Task item: Return a copy of every line in the data below that contains "внесения".

════════

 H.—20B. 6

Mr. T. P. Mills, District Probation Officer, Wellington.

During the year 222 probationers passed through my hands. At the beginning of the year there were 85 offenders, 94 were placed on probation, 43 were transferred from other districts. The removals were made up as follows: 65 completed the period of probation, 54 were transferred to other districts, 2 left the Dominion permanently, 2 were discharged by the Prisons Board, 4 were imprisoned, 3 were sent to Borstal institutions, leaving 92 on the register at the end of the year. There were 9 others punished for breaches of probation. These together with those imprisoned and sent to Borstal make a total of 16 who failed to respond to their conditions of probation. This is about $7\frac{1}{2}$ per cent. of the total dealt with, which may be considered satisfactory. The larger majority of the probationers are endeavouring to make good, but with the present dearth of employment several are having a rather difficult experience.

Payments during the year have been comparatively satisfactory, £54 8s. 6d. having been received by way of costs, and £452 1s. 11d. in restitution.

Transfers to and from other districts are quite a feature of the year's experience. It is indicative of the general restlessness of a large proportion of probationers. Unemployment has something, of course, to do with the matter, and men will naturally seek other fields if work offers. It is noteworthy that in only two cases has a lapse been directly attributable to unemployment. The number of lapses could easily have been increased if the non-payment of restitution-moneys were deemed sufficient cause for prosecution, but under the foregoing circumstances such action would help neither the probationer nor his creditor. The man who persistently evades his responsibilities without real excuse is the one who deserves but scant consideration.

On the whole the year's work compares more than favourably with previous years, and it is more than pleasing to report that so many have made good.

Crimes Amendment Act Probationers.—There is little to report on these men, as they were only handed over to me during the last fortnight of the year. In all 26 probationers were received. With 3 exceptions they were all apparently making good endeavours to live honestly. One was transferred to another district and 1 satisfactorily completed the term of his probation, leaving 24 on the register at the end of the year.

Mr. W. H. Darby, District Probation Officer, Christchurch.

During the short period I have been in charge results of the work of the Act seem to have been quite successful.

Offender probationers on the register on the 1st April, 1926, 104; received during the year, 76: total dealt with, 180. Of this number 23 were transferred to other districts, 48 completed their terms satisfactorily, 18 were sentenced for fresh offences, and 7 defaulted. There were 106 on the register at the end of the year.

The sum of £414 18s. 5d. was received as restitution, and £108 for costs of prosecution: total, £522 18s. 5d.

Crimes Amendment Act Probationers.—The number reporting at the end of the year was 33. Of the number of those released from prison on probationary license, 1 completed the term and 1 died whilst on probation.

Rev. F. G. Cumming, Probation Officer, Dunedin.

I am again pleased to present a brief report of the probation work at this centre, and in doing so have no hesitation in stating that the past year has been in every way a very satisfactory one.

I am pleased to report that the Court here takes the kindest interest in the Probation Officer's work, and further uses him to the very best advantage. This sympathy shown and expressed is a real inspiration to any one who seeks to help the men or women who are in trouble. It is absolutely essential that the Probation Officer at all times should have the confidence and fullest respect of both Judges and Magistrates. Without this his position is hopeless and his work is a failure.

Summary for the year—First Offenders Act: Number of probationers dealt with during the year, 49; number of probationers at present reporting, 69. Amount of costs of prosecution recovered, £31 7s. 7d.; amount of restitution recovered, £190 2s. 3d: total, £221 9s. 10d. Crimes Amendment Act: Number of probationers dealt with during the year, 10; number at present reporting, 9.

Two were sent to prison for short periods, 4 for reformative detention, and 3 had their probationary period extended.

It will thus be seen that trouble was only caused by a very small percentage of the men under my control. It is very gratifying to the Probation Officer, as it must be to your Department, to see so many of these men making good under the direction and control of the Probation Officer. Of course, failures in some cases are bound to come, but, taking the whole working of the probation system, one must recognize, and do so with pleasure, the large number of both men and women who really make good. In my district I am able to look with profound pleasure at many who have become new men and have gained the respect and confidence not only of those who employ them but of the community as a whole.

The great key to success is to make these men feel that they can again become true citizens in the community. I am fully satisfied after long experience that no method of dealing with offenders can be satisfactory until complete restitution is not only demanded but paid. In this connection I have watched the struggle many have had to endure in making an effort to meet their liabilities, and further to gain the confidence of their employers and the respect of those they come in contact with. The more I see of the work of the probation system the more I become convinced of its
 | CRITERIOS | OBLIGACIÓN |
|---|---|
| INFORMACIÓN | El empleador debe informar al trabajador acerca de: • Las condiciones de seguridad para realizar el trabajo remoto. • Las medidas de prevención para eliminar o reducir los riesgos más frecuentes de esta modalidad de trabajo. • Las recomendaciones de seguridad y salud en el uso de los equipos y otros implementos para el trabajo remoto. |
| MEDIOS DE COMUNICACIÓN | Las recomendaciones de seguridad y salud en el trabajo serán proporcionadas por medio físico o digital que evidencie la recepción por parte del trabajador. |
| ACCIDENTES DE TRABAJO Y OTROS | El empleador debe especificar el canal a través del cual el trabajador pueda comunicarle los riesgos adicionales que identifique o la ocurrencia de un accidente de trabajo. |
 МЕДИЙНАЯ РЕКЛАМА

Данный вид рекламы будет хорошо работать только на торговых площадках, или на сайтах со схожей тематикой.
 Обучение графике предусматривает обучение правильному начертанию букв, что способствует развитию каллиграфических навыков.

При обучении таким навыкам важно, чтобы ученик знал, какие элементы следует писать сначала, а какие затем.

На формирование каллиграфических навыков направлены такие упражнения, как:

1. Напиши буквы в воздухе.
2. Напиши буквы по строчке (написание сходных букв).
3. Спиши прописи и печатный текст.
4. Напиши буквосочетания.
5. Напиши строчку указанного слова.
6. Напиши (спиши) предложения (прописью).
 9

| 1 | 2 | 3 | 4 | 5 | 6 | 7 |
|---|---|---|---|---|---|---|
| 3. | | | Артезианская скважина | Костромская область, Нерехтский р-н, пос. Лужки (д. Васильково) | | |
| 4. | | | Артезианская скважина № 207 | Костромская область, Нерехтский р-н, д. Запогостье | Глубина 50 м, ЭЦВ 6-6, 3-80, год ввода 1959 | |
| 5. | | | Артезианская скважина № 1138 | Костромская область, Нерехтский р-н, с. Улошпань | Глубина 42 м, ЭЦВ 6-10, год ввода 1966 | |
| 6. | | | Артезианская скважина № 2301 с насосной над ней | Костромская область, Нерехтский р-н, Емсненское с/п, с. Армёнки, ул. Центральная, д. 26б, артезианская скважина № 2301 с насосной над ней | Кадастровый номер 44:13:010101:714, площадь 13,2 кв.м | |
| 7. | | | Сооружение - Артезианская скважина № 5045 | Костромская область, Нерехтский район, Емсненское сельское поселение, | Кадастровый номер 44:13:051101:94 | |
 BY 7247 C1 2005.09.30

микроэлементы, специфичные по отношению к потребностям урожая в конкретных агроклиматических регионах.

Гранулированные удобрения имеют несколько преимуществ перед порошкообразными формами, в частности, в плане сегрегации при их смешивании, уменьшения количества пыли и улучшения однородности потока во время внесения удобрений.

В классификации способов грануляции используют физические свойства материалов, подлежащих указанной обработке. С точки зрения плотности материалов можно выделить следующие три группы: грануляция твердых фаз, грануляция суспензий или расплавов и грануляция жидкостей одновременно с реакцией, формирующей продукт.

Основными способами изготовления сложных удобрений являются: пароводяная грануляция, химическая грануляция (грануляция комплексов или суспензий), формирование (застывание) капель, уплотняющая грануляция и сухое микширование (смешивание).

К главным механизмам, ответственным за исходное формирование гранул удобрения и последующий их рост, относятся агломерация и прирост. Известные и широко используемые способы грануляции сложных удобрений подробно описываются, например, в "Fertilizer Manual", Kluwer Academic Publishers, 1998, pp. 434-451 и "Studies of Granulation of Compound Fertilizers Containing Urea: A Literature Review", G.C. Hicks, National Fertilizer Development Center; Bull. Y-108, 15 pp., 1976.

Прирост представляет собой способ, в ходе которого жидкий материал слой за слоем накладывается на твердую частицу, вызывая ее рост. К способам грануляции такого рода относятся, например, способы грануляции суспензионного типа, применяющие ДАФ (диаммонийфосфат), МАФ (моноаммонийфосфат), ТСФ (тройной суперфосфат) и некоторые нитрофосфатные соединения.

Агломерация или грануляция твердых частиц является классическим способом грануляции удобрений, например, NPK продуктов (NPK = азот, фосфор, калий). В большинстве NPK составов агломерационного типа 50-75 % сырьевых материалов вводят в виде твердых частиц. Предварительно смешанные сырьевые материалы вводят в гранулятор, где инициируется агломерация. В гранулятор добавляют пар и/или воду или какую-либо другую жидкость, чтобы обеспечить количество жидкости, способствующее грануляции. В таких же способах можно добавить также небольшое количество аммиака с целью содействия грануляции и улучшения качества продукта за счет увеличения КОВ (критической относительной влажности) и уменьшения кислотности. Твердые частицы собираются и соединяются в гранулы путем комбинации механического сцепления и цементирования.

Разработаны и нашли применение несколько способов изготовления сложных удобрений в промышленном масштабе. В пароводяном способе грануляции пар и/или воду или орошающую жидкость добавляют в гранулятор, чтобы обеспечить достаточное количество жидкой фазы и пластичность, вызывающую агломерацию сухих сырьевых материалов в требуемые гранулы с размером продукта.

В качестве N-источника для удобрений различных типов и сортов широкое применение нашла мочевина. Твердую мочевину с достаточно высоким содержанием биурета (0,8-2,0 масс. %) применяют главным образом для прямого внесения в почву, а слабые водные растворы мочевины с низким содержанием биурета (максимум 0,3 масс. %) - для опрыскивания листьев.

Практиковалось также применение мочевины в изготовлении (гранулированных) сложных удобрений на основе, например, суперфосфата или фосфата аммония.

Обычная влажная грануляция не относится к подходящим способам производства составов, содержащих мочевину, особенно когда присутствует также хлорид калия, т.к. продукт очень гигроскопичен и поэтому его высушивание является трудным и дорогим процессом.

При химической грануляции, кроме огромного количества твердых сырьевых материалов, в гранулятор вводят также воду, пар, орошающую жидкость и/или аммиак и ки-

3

════════

Exercise response:
Гранулированные удобрения имеют несколько преимуществ перед порошкообразными формами, в частности, в плане сегрегации при их смешивании, уменьшения количества пыли и улучшения однородности потока во время внесения удобрений.
В качестве N-источника для удобрений различных типов и сортов широкое применение нашла мочевина. Твердую мочевину с достаточно высоким содержанием биурета (0,8-2,0 масс. %) применяют главным образом для прямого внесения в почву, а слабые водные растворы мочевины с низким содержанием биурета (максимум 0,3 масс. %) - для опрыскивания листьев.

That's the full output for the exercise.